## Source excerpt
________________

Guix is a handy tool for developers; guix shell,
in particular, gives a standalone development environment for your
package, no matter what language(s) it’s written in. To benefit from
it, you have to initially write a package definition and have it either
in Guix proper, in a channel, or directly upstream as a guix.scm file.
This last option is appealing: all developers have to do to get set up
is clone the project's repository and run guix shell, with no
arguments—we looked at the rationale for guix shell in an earlier
article
.

Development needs go beyond development environments though. How can
developers perform continuous integration of their code in Guix build
environments? How can they deliver their code straight to adventurous
users? This post describes a set of files developers can add
to their repository to set up Guix-based development
environments, continuous integration, and continuous delivery—all at
once.

Getting started

How do we go about “Guixifying” a repository? The first step, as we’ve
seen, will be to add a guix.scm at the root of the repository in
question. We’ll take Guile
as an example in this post: it’s written in Scheme (mostly) and C, and
has a number of dependencies—a C compilation tool chain, C libraries,
Autoconf and its friends, LaTeX, and so on. The resulting guix.scm
looks like the usual package
definition
,
just without the define-public bit:

;; The ‘guix.scm’ file for Guile, for use by ‘guix shell’.

(use-modules (guix)
             (guix build-system gnu)
             ((guix licenses) #:prefix license:)
             (gnu packages autotools)
             (gnu packages base)
             (gnu packages bash)
             (gnu packages bdw-gc)
             (gnu packages compression)
             (gnu packages flex)
             (gnu packages gdb)
             (gnu packages gettext)
             (gnu packages gperf)
             (gnu packages libffi)
             (gnu packages libunistring)
             (gnu packages linux)
             (gnu packages pkg-config)
             (gnu packages readline)
             (gnu packages tex)
             (gnu packages texinfo)
             (gnu packages version-control))

(package
  (name "guile")
  (version "3.0.99-git")                          ;funky version number
  (source #f)                                     ;no source
  (build-system gnu-build-system)
  (native-inputs
   (append (list autoconf
                 automake
                 libtool
                 gnu-gettext
                 flex
                 texinfo
                 texlive-base                 ;for "make pdf"
                 texlive-epsf
                 gperf
                 git
                 gdb
                 strace
                 readline
                 lzip
                 pkg-config)

           ;; When cross-compiling, a native version of Guile itself is
           ;; needed.
           (if (%current-target-system)
               (list this-package)
               '())))
  (inputs
   (list libffi bash-minimal))
  (propagated-inputs
   (list libunistring libgc))

  (native-search-paths
   (list (search-path-specification
          (variable "GUILE_LOAD_PATH")
          (files '("share/guile/site/3.0")))
         (search-path-specification
          (variable "GUILE_LOAD_COMPILED_PATH")
          (files '("lib/guile/3.0/site-ccache")))))
  (synopsis "Scheme implementation intended especially for extensions")
  (description
   "Guile is the GNU Ubiquitous Intelligent Language for Extensions,
and it's actually a full-blown Scheme implementation!")

________________

## What you need to do
Pick up the article on Guixifying a repository right after its final line and carry it forward.

## Record list

________________

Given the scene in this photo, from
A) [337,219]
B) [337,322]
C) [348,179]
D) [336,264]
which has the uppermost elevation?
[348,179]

________________

## Output for this exercise
  (home-page "https://www.gnu.org/software/guile/")
  (license license:lgpl3+))

Quite a bit of boilerplate, but now someone who’d like to hack on Guile
just needs to run:

guix shell

That gives them a shell containing all the dependencies of Guile: those
listed above, but also implicit dependencies such as the GCC tool
chain, GNU Make, sed, grep, and so on. The chef’s recommendation:

guix shell --container --link-profile

That gives a shell in an isolated container, and all the dependencies
show up in $HOME/.guix-profile, which plays well with caches such as
config.cache
and absolute file names recorded in generated Makefiles and the likes.
The fact that the shell runs in a container brings peace of mind:
nothing but the current directory and Guile’s dependencies is visible
inside the container; nothing from the system can possibly interfere
with your development.

Level 1: Building with Guix

Now that we have a package definition, why not also take advantage of it
so we can build Guile with Guix? We had left the source field empty,
because guix shell above only cares about the inputs of our
package—so it can set up the development environment—not about the
package itself.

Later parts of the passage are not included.